- [PASSAGE CHOISI]:
* * * * * * * * *
Alors face à un espace restreint, l’industrie lourde sera-t-elle dans l’économie monégasque réduite à peau de chagrin?? Selon certains observateurs, « les autorités monégasques tiennent à ce que l’on conserve, même en pourcentage relativement limité, des activités industrielles de ce type. Car il ne faut pas qu’en terme d’image, Monaco soit uniquement le domaine des riches. La Principauté c’est aussi une vie normale où il y a toutes sortes de métiers, aussi bien des emplois surqualifiés que des ouvriers professionnels. » L’avenir nous le dira.

Quel financement??
* * * * * * * * *
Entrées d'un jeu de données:
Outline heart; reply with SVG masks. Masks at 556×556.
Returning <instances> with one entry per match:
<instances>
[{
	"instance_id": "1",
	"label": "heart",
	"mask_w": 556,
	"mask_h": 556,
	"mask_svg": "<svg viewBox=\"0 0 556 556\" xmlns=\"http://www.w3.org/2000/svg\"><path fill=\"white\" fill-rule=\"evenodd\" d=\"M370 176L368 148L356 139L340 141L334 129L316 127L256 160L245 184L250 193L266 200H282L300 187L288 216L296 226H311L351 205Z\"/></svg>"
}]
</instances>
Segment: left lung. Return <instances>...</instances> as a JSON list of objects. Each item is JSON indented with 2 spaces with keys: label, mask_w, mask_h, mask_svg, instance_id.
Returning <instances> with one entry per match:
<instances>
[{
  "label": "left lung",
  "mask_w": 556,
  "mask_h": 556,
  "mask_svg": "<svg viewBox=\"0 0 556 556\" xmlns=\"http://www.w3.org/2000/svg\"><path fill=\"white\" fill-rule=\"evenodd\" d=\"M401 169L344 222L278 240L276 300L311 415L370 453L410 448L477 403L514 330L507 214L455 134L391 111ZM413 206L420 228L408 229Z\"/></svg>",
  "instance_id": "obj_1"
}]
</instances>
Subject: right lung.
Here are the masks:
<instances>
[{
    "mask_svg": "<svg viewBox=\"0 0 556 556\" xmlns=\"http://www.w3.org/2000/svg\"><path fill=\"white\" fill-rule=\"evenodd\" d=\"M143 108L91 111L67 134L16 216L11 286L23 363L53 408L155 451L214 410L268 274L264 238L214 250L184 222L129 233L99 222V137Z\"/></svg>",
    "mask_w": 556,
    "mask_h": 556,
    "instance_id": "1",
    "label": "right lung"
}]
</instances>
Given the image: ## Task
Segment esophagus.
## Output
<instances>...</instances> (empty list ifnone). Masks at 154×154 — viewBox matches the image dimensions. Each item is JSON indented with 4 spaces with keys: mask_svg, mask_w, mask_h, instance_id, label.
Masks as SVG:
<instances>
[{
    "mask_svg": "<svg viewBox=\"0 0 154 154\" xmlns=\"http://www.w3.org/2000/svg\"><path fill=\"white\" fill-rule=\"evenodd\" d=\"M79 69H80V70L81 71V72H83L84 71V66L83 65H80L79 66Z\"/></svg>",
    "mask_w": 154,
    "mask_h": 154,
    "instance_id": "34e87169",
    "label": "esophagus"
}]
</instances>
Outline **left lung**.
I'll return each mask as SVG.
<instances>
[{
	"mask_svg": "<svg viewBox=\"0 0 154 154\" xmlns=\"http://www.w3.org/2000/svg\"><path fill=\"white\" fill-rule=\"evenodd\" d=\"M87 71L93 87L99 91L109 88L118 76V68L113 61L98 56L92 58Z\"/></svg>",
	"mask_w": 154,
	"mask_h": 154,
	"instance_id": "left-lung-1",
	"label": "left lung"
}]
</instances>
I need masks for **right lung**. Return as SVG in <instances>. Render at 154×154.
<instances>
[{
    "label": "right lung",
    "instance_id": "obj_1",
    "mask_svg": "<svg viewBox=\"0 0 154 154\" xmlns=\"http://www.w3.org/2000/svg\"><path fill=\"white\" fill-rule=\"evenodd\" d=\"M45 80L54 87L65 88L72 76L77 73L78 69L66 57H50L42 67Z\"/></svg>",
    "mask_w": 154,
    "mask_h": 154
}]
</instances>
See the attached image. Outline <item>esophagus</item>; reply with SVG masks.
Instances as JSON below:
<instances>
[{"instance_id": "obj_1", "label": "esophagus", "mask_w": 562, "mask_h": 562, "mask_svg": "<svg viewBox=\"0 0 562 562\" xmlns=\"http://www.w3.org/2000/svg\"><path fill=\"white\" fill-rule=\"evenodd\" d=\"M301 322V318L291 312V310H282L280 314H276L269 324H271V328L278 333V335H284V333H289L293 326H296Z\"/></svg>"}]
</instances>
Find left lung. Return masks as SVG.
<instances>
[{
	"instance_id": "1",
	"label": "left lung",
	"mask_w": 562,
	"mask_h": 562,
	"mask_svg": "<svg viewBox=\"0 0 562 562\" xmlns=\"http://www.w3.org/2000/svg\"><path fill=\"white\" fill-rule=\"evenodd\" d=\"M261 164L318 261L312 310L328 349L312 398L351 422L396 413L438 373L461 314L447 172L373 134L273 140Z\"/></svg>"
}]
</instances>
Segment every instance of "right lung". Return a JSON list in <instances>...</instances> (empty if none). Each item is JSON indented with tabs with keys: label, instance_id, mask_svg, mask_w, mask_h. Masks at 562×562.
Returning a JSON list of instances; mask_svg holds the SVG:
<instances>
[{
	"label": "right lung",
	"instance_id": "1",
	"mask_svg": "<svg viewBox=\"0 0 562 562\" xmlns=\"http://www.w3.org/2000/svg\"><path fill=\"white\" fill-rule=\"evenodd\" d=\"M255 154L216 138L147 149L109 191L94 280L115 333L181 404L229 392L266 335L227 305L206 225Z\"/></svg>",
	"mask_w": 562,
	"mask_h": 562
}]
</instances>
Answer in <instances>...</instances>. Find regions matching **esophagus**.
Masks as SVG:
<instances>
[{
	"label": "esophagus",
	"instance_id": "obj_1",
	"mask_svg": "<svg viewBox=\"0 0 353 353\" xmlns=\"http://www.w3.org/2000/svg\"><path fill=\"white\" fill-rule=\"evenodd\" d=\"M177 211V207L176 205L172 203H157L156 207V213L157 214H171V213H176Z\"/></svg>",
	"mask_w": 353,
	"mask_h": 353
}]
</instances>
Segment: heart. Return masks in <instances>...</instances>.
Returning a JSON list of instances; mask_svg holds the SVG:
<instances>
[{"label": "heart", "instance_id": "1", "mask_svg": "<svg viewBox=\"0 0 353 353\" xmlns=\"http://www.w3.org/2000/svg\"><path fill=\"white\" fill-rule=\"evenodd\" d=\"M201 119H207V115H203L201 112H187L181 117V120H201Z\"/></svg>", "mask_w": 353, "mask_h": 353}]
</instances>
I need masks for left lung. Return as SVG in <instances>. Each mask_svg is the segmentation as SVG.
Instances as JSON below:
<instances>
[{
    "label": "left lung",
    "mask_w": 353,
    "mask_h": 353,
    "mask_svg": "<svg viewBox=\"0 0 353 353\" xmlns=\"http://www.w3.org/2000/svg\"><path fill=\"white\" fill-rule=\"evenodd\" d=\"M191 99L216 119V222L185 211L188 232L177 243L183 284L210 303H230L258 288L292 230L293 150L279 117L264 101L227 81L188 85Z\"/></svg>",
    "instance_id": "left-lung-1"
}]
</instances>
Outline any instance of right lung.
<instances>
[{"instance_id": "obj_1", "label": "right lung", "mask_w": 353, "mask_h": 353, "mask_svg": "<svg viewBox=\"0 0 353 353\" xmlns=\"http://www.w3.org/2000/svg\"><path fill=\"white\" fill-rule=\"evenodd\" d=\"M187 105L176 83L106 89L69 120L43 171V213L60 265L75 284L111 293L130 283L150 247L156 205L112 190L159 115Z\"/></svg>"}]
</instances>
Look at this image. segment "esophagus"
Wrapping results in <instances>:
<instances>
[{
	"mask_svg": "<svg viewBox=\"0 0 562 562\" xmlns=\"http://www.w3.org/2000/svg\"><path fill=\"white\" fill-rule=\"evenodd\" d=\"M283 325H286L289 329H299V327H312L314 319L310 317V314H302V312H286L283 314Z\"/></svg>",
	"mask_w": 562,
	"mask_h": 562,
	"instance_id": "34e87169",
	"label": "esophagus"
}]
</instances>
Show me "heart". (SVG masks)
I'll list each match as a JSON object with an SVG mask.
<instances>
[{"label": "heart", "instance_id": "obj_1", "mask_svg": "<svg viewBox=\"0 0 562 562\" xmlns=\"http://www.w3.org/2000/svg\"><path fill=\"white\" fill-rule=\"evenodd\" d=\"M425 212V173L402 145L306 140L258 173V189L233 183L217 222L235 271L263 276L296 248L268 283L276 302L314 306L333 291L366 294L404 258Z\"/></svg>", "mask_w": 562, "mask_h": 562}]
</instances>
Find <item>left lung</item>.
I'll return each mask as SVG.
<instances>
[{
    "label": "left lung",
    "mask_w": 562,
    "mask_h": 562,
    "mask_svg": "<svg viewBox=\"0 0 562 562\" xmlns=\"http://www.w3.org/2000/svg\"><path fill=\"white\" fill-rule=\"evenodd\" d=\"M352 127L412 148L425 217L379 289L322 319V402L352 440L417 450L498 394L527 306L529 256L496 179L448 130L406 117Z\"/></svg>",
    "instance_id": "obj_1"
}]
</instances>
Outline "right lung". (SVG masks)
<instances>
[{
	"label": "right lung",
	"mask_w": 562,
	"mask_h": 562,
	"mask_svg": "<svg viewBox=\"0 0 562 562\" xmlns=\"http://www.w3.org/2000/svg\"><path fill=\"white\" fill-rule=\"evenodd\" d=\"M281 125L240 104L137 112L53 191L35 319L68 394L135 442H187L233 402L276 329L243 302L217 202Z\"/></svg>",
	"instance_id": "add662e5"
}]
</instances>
* * * * * * * * *
- [CONSIGNE ÉCRITE]: Dans le passage sur l'industrie à Monaco, relevez dans l'ordre chaque occurrence du nom « Monaco », du mot « Principauté » et de l'adjectif « monégasque », au singulier comme au pluriel. Les entrées ne sont pas liées au passage.

- [RÉPONSE ATTENDUE]:
1. « monégasque » (dans « l'économie monégasque »)
2. « monégasques » (dans « les autorités monégasques »)
3. « Monaco »
4. « Principauté » (dans « La Principauté »)